Dhoni called for patience with the young, inexperienced lower order. For his sake and the team's, we can only hope they would have learnt something after this experience.

The Ajinkya Rahane Problem 

With KL Rahul and Shikhar Dhawan out injured for the whole series, India went in with Rohit Sharma and Ajinkya Rahane as the openers. The combination didn’t quite rock the charts and the one with much to lose could be Rahane who ended the series with 143 runs at 28.50. Yes, he fared marginally better than Rohit (123 at 24.60) but this was Rahane's chance to impress, given Rohit has earned his place at the top with his hunger for daddy ODI hundreds or even the double. 

It almost seems inevitable that Rahane would have to make way once Rahul and Dhawan return. The question is, where else do you slot him?
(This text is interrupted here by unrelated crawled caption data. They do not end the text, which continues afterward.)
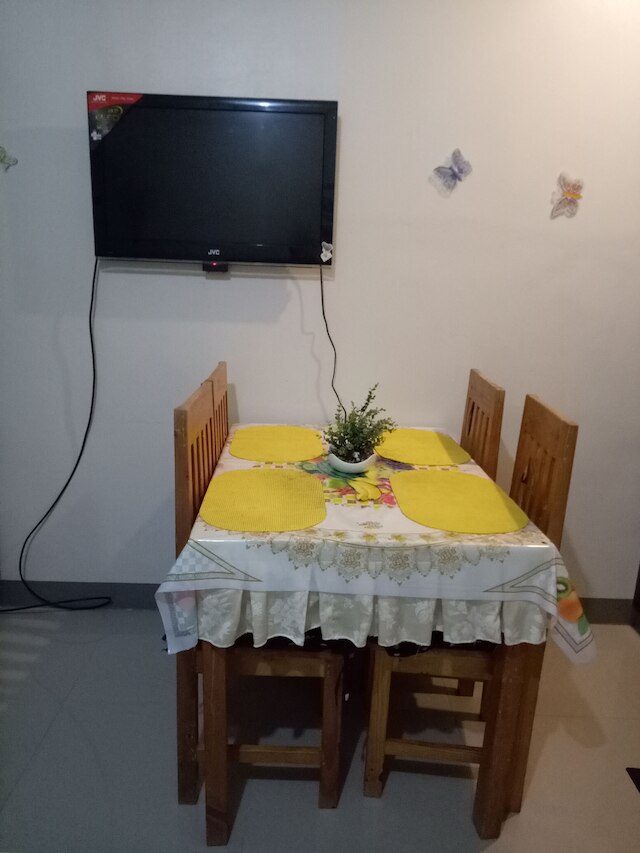 ヴィメルス トランジェント アンド ロッジ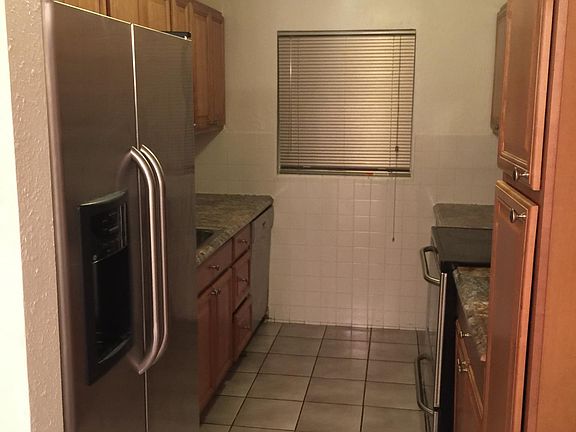 2nd image of 5297 Hondo Way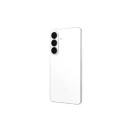 SAMUNG Okostelefon Galaxy S26+, 256GB/12GB, Fehér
If Dhoni makes the No.4 his own, then it leaves little or no room for Rahane, who has hardly batted below 4. One of India's best batsmen, Rahane continues to struggle in the limited overs format.

Farewell, New Zealand. It was a lot of fun!

Source: b'BCCI'

Beating India in India is an improbable task for many teams and New Zealand will go back knowing they fell short of expectations, despite showing fight. After losing all three Tests and the opening ODI, something had to give. For the sake of the tour, it was heartening to see them even the score in Delhi and later in Ranchi, making it anyone’s series in the finale at Vizag. Even in the Tests, there were pockets of resistance and a close examination of the scorecards will show that they did stretch India in parts. Moreover, there were no complaints about the pitches, conditions or the travel. The Nagpur minefield from last year was an exception, and any visiting team would have been unhappy. But like good tourists, New Zealand took what was given and conducted themselves in the right spirit.

Farewell, Black Caps. It was fun hosting you.